» **Work request**: In the records below, repeat exactly the lines between the line holding "Interior of City Hall London" and the line holding "Canadiana pine kitchen", inclusive, and drop the pictures.

» **Information supplied**:
******************************

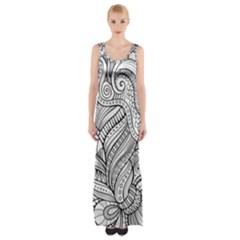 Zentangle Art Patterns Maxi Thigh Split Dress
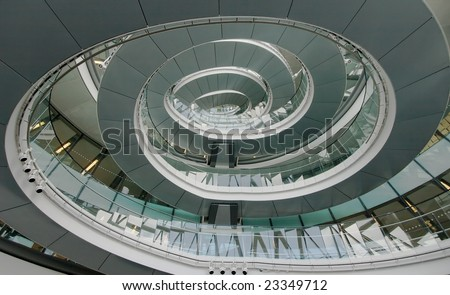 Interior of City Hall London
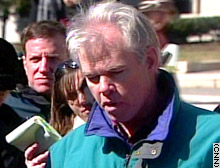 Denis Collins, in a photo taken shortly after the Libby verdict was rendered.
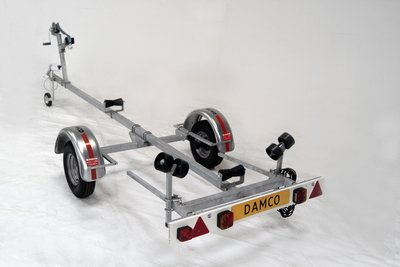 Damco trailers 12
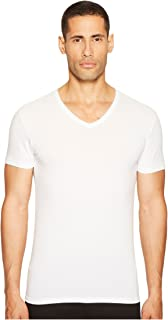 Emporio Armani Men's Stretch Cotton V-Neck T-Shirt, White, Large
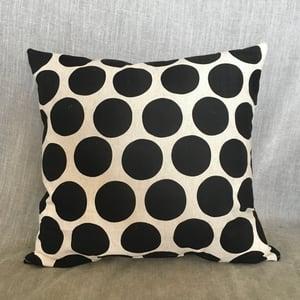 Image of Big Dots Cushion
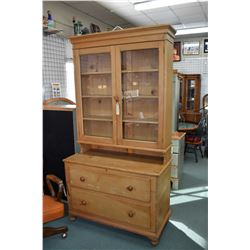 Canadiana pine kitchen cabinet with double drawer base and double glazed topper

******************************

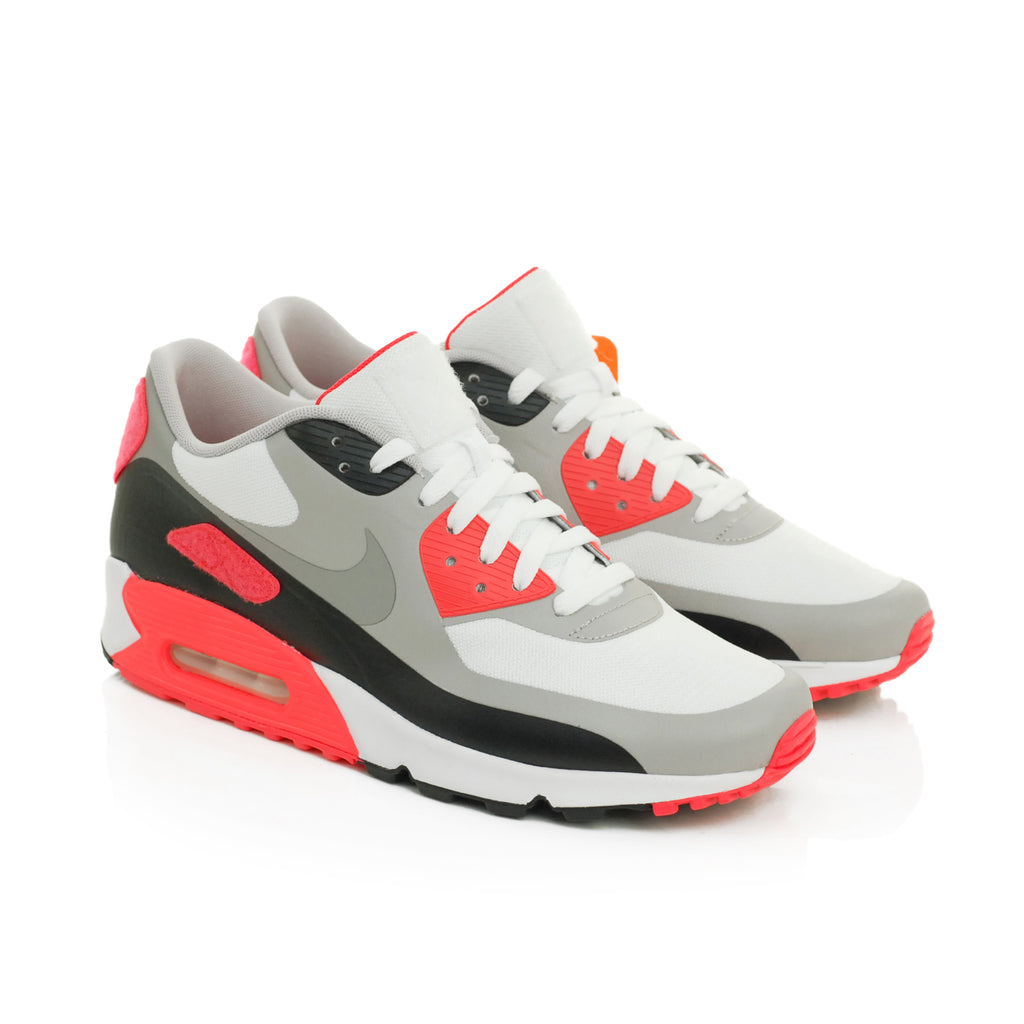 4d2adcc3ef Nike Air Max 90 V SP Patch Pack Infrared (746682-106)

******************************

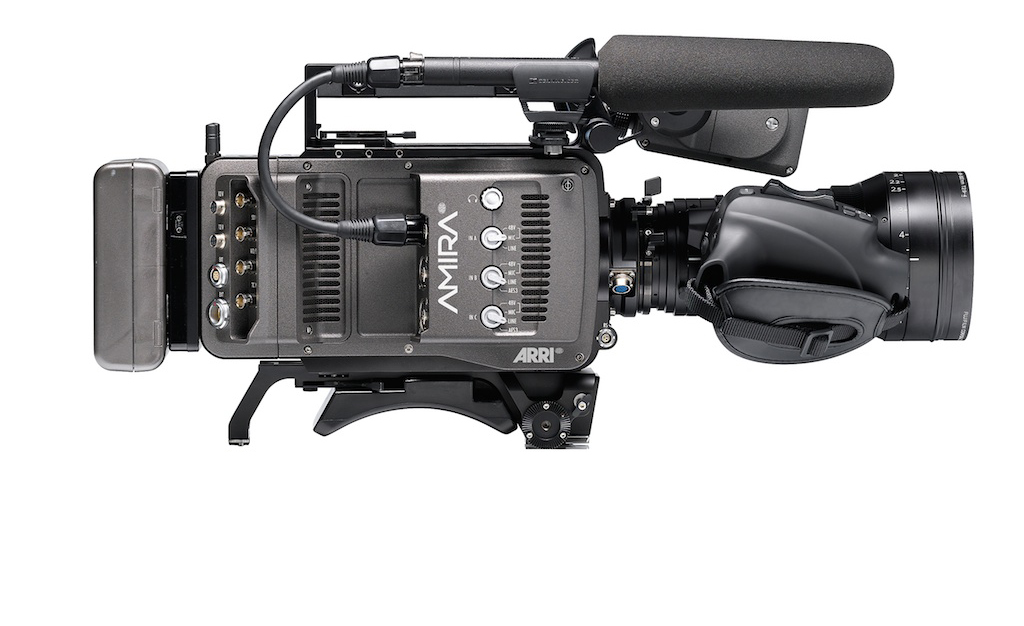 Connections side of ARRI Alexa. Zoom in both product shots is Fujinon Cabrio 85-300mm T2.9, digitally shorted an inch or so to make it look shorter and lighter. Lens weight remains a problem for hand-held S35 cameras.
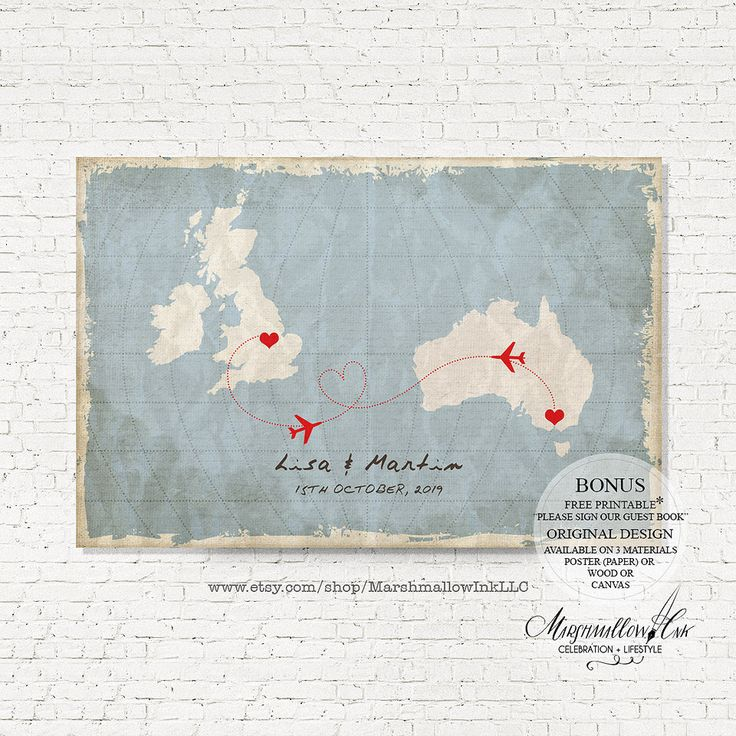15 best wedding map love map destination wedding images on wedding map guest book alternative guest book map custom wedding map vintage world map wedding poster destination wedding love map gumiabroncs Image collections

******************************

» **Exercise solution**:
 Interior of City Hall London
 Denis Collins, in a photo taken shortly after the Libby verdict was rendered.
 Damco trailers 12
 Emporio Armani Men's Stretch Cotton V-Neck T-Shirt, White, Large
 Image of Big Dots Cushion
 Canadiana pine kitchen cabinet with double drawer base and double glazed topper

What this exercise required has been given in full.